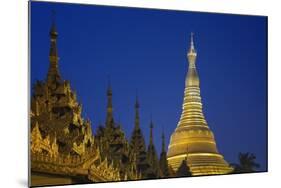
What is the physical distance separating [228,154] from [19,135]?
2011 mm

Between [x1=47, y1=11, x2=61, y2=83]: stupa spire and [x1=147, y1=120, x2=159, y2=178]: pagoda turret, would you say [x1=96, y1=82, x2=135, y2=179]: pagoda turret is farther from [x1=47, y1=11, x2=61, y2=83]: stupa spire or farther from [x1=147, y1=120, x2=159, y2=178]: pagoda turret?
[x1=47, y1=11, x2=61, y2=83]: stupa spire

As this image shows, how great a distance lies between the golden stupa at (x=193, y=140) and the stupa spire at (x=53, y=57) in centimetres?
124

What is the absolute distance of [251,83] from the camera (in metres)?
6.23

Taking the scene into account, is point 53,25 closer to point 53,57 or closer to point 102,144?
point 53,57

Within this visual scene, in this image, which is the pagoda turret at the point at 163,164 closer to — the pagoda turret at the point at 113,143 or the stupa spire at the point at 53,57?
the pagoda turret at the point at 113,143

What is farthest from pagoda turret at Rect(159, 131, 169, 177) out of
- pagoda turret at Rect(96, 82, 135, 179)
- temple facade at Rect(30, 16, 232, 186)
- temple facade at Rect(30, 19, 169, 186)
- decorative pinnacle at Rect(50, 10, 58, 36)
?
decorative pinnacle at Rect(50, 10, 58, 36)

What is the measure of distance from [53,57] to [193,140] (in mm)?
1587

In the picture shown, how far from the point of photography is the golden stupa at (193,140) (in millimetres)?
5898

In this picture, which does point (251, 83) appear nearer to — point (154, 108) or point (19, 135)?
point (154, 108)

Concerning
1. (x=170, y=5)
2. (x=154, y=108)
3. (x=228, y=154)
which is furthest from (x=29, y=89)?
(x=228, y=154)

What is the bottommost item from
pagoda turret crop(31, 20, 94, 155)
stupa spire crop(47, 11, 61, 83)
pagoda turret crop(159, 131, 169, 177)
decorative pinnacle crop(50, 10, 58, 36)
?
pagoda turret crop(159, 131, 169, 177)

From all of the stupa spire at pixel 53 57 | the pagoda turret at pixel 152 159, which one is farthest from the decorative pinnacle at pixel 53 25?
the pagoda turret at pixel 152 159

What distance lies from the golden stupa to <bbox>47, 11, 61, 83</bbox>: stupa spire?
48.8 inches

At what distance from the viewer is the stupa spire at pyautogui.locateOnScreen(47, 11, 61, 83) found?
537 cm
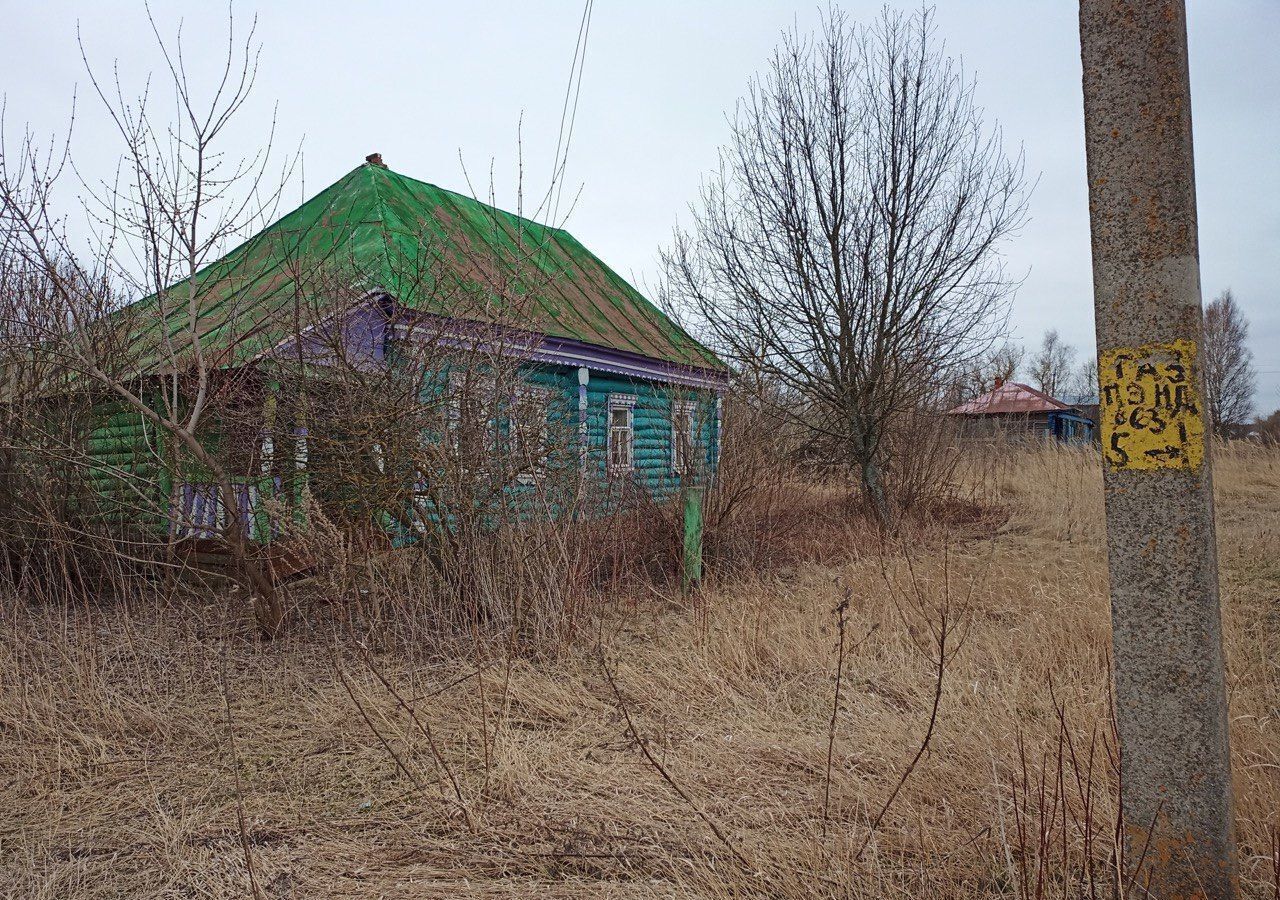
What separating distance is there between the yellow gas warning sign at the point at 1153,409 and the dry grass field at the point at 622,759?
2.37 ft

■ ■ ■ ■ ■

**What is asked:** Write out all the entries exactly, except for the pictures.

**Answer below:**
What is the physical distance separating [228,154] from [19,135]?
2011 mm

Between [x1=47, y1=11, x2=61, y2=83]: stupa spire and [x1=147, y1=120, x2=159, y2=178]: pagoda turret, would you say [x1=96, y1=82, x2=135, y2=179]: pagoda turret is farther from [x1=47, y1=11, x2=61, y2=83]: stupa spire or farther from [x1=147, y1=120, x2=159, y2=178]: pagoda turret?
[x1=47, y1=11, x2=61, y2=83]: stupa spire

As this image shows, how great a distance lies between the golden stupa at (x=193, y=140) and the stupa spire at (x=53, y=57) in centimetres?
124

What is the absolute distance of [251,83] from the camera (in metres)?
6.23

Taking the scene into account, is point 53,25 closer to point 53,57 or closer to point 102,144?
point 53,57

Within this visual scene, in this image, which is the pagoda turret at the point at 163,164 closer to — the pagoda turret at the point at 113,143 or the stupa spire at the point at 53,57?
the pagoda turret at the point at 113,143

What is farthest from pagoda turret at Rect(159, 131, 169, 177) out of
- pagoda turret at Rect(96, 82, 135, 179)
- temple facade at Rect(30, 16, 232, 186)
- temple facade at Rect(30, 19, 169, 186)
- decorative pinnacle at Rect(50, 10, 58, 36)
?
decorative pinnacle at Rect(50, 10, 58, 36)

What is the measure of distance from [53,57] to [193,140] (in mm)?
1587

In the picture shown, how far from the point of photography is the golden stupa at (193,140) (in millimetres)?
5898

In this picture, which does point (251, 83) appear nearer to — point (154, 108) or point (19, 135)?
point (154, 108)

Concerning
1. (x=170, y=5)
2. (x=154, y=108)
3. (x=228, y=154)
which is furthest from (x=29, y=89)?
(x=228, y=154)

What is the bottommost item from
pagoda turret crop(31, 20, 94, 155)
stupa spire crop(47, 11, 61, 83)
pagoda turret crop(159, 131, 169, 177)
decorative pinnacle crop(50, 10, 58, 36)
?
pagoda turret crop(159, 131, 169, 177)

From all of the stupa spire at pixel 53 57 | the pagoda turret at pixel 152 159, which one is farthest from the decorative pinnacle at pixel 53 25?
the pagoda turret at pixel 152 159

What distance lies from the golden stupa to <bbox>47, 11, 61, 83</bbox>: stupa spire?
48.8 inches

At what distance from the viewer is the stupa spire at pyautogui.locateOnScreen(47, 11, 61, 83) found?
537 cm
What separating distance is there between the yellow gas warning sign at the point at 1153,409 and the dry grass field at the point at 622,759?
2.37 ft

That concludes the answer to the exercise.